* **WRITTEN PROBLEM**:
Each record needs to be echoed exactly; can you do that?
== == ==
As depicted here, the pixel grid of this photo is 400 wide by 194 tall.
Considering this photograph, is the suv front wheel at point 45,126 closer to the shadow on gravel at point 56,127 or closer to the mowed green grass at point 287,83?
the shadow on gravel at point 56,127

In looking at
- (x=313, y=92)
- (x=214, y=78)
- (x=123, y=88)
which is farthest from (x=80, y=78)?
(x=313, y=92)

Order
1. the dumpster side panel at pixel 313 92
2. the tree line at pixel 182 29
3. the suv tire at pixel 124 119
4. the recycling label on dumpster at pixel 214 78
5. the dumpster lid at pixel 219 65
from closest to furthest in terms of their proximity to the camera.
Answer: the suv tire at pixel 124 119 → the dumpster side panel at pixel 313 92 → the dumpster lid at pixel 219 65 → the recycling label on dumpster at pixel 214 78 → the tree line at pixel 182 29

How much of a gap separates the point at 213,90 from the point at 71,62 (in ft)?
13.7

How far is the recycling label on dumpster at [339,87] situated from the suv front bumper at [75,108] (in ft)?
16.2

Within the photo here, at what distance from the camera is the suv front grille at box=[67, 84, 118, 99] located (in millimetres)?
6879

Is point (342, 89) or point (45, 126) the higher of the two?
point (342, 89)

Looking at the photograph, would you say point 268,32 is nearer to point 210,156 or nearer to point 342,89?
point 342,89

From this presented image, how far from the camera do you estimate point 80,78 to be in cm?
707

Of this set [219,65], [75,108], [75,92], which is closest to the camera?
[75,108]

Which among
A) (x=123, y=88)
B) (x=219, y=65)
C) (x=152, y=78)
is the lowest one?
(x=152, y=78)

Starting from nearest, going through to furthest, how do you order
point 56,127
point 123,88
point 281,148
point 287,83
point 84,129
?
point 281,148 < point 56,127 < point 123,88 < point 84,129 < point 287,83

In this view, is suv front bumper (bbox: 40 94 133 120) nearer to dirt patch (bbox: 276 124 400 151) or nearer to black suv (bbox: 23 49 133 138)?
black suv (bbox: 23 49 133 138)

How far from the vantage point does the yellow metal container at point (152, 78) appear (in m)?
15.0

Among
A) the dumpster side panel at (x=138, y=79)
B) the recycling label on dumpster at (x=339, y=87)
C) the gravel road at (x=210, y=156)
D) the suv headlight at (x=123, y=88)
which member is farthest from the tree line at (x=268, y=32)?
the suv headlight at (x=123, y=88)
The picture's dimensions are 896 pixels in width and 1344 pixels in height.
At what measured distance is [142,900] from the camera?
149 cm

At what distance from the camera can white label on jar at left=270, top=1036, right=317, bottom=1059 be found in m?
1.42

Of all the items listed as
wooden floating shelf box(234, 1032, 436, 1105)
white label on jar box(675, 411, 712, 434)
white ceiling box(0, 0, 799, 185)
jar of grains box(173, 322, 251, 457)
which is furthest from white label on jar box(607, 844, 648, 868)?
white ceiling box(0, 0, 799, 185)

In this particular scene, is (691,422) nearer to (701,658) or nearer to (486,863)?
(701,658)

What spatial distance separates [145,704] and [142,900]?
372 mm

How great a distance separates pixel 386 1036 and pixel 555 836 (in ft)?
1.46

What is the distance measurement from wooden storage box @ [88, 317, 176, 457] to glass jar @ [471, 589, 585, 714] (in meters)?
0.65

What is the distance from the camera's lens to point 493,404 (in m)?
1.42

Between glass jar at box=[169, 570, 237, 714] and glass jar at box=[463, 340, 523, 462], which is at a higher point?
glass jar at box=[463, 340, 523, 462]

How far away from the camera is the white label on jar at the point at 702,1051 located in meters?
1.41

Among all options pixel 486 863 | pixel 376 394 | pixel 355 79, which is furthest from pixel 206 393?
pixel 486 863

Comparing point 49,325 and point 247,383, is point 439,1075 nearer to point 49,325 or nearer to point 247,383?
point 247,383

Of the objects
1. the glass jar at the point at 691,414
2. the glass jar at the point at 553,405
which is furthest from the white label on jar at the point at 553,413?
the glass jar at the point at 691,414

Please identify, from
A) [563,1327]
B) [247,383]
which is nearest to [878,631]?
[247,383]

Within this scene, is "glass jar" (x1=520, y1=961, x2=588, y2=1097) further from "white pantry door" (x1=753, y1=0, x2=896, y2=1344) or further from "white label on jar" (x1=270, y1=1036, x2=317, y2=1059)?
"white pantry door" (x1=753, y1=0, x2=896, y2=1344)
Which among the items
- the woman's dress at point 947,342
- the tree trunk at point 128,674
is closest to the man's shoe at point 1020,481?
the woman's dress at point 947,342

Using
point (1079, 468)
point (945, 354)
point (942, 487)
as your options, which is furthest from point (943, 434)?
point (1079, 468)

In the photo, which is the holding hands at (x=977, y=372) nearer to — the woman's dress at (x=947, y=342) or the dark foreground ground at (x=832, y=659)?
== == ==
* **IN RESPONSE**:
As depicted here, the pixel grid of this photo is 400 wide by 194 tall.
Considering this photograph, is the suv front wheel at point 45,126 closer to the shadow on gravel at point 56,127 or closer to the mowed green grass at point 287,83?
the shadow on gravel at point 56,127

In looking at
- (x=313, y=92)
- (x=214, y=78)
- (x=123, y=88)
which is farthest from (x=80, y=78)?
(x=313, y=92)

Order
1. the dumpster side panel at pixel 313 92
2. the tree line at pixel 182 29
3. the suv tire at pixel 124 119
4. the recycling label on dumpster at pixel 214 78
5. the dumpster lid at pixel 219 65
from closest to furthest in terms of their proximity to the camera.
Answer: the suv tire at pixel 124 119 → the dumpster side panel at pixel 313 92 → the dumpster lid at pixel 219 65 → the recycling label on dumpster at pixel 214 78 → the tree line at pixel 182 29

How much of a gap separates the point at 213,90 from the point at 71,62 (in ft)?
13.7

How far is the recycling label on dumpster at [339,87] situated from the suv front bumper at [75,108] (in ft)?
16.2

Within the photo here, at what distance from the camera is the suv front grille at box=[67, 84, 118, 99] located (in millimetres)?
6879

Is point (342, 89) or point (45, 126) the higher of the two?
point (342, 89)

Looking at the photograph, would you say point 268,32 is nearer to point 210,156 or nearer to point 342,89?
point 342,89

From this presented image, how far from the camera do you estimate point 80,78 to be in cm?
707

Of this set [219,65], [75,108], [75,92], which is closest to the camera?
[75,108]

Which among
A) (x=123, y=88)
B) (x=219, y=65)
C) (x=152, y=78)
is the lowest one?
(x=152, y=78)

Starting from nearest, going through to furthest, how do you order
point 56,127
point 123,88
point 281,148
point 287,83
point 84,129
?
point 281,148 < point 56,127 < point 123,88 < point 84,129 < point 287,83

In this view, is suv front bumper (bbox: 40 94 133 120) nearer to dirt patch (bbox: 276 124 400 151) or nearer to black suv (bbox: 23 49 133 138)?
black suv (bbox: 23 49 133 138)

How far from the vantage point does the yellow metal container at point (152, 78) appear (in m)?
15.0

Among
A) the dumpster side panel at (x=138, y=79)
B) the recycling label on dumpster at (x=339, y=87)
C) the gravel road at (x=210, y=156)
D) the suv headlight at (x=123, y=88)
which member is farthest from the tree line at (x=268, y=32)?
the suv headlight at (x=123, y=88)
The picture's dimensions are 896 pixels in width and 1344 pixels in height.
At what measured distance is [142,900] from the camera?
149 cm

At what distance from the camera can white label on jar at left=270, top=1036, right=317, bottom=1059 be found in m?
1.42

Of all the items listed as
wooden floating shelf box(234, 1032, 436, 1105)
white label on jar box(675, 411, 712, 434)
white ceiling box(0, 0, 799, 185)
jar of grains box(173, 322, 251, 457)
which is furthest from white label on jar box(607, 844, 648, 868)?
white ceiling box(0, 0, 799, 185)

In this particular scene, is (691,422) nearer to (701,658) or nearer to (486,863)?
(701,658)

What spatial distance separates [145,704] and [142,900]?
372 mm

How great a distance separates pixel 386 1036 and pixel 555 836 (in ft)?
1.46

What is the distance measurement from wooden storage box @ [88, 317, 176, 457] to glass jar @ [471, 589, 585, 714] (in meters)?
0.65

What is the distance from the camera's lens to point 493,404 (in m)?
1.42

Between glass jar at box=[169, 570, 237, 714] and glass jar at box=[463, 340, 523, 462], which is at a higher point?
glass jar at box=[463, 340, 523, 462]

How far away from the camera is the white label on jar at the point at 702,1051 located in meters?
1.41

Among all options pixel 486 863 | pixel 376 394 | pixel 355 79, which is furthest from pixel 206 393?
pixel 486 863

Comparing point 49,325 and point 247,383, is point 439,1075 nearer to point 49,325 or nearer to point 247,383?
point 247,383

Of the objects
1. the glass jar at the point at 691,414
2. the glass jar at the point at 553,405
which is furthest from the white label on jar at the point at 553,413?
the glass jar at the point at 691,414

Please identify, from
A) [563,1327]
B) [247,383]
which is nearest to [878,631]?
[247,383]

Within this scene, is "glass jar" (x1=520, y1=961, x2=588, y2=1097) further from "white pantry door" (x1=753, y1=0, x2=896, y2=1344) or further from "white label on jar" (x1=270, y1=1036, x2=317, y2=1059)?
"white pantry door" (x1=753, y1=0, x2=896, y2=1344)
Which among the items
- the woman's dress at point 947,342
- the tree trunk at point 128,674
is closest to the man's shoe at point 1020,481?
the woman's dress at point 947,342

Using
point (1079, 468)
point (945, 354)
point (942, 487)
as your options, which is furthest from point (943, 434)?
point (1079, 468)

In the photo, which is the holding hands at (x=977, y=372) nearer to — the woman's dress at (x=947, y=342) or the dark foreground ground at (x=832, y=659)?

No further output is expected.